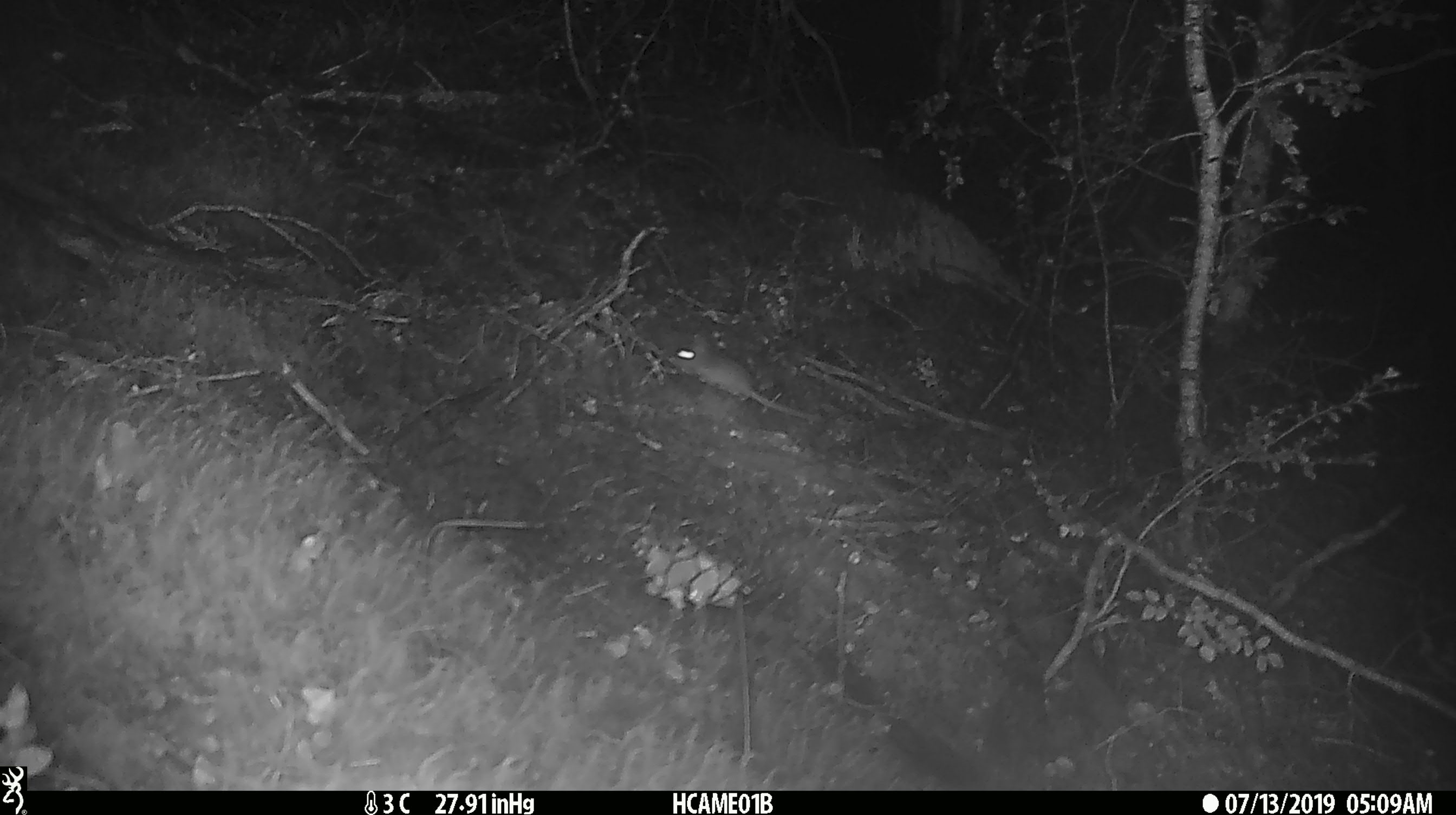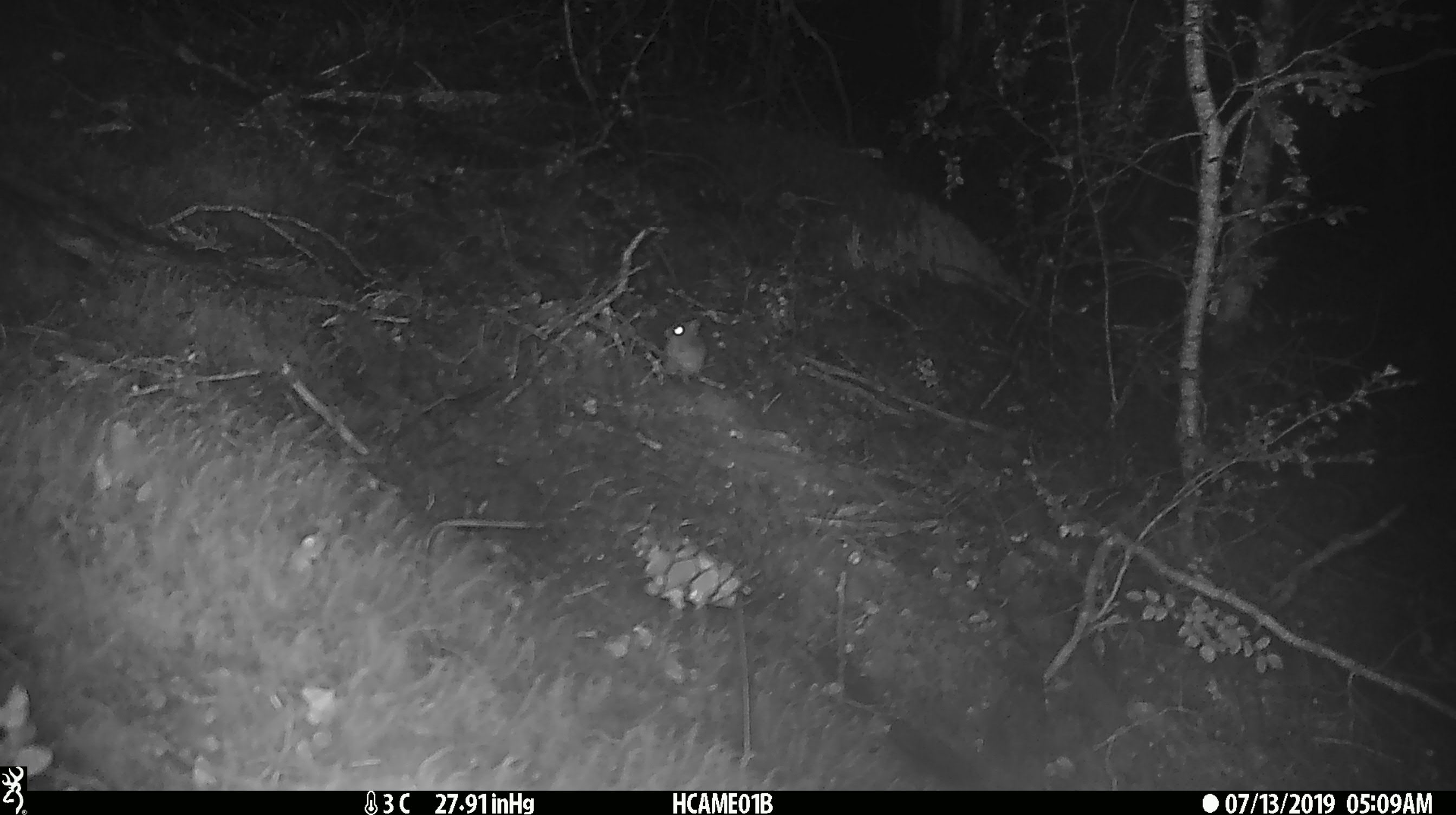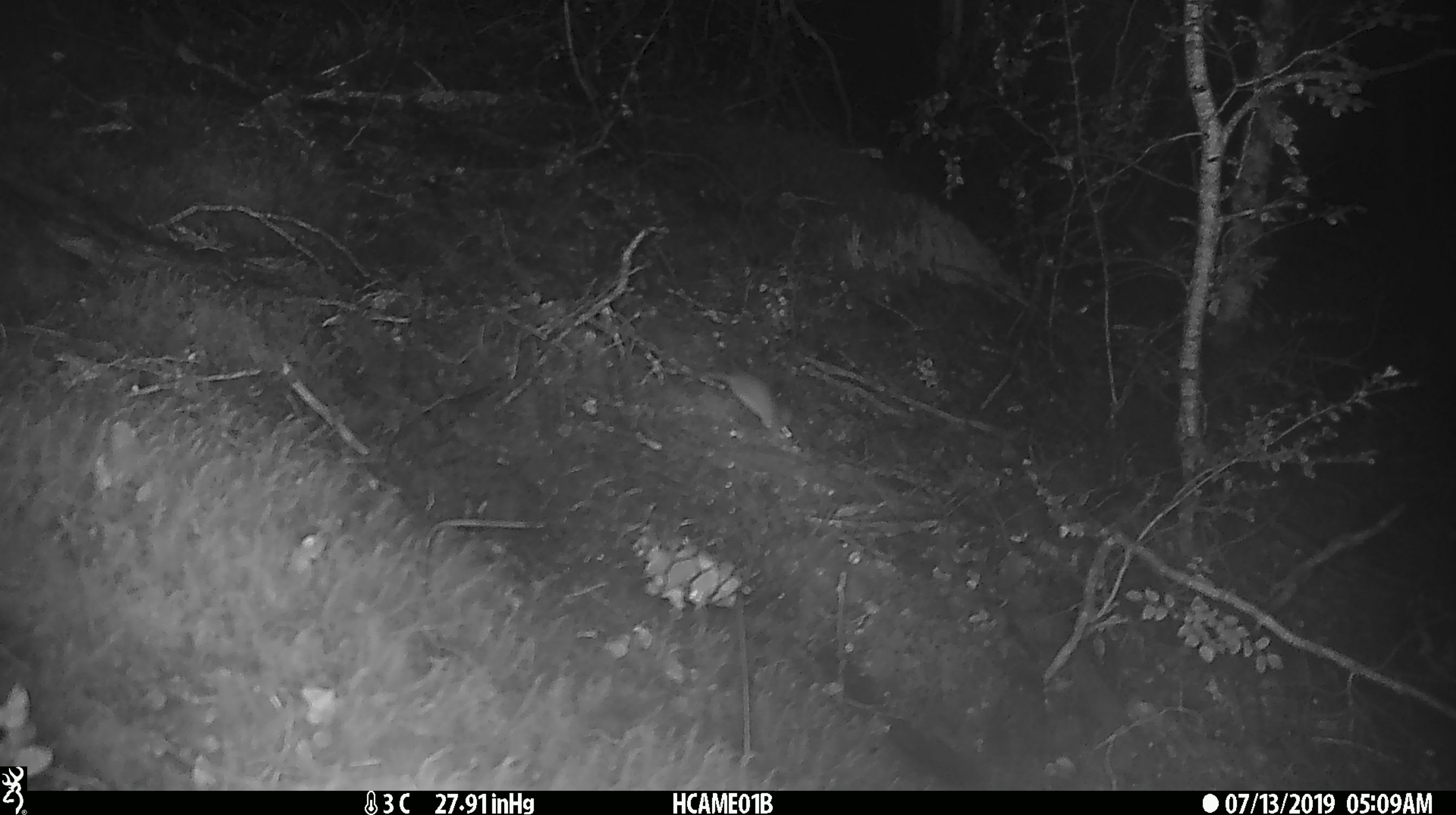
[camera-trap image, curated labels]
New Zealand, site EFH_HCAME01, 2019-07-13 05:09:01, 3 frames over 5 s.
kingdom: Animalia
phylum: Chordata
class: Mammalia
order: Rodentia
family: Muridae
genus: Mus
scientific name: Mus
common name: mouse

● **TASK PROMPT**: Without copying any picture, write out all of the material exactly as it reads.

● **RESULT OF THE EXERCISE**:
[camera-trap image, curated labels]
New Zealand, site EFH_HCAME01, 2019-07-13 05:09:01, 3 frames over 5 s.
kingdom: Animalia
phylum: Chordata
class: Mammalia
order: Rodentia
family: Muridae
genus: Mus
scientific name: Mus
common name: mouse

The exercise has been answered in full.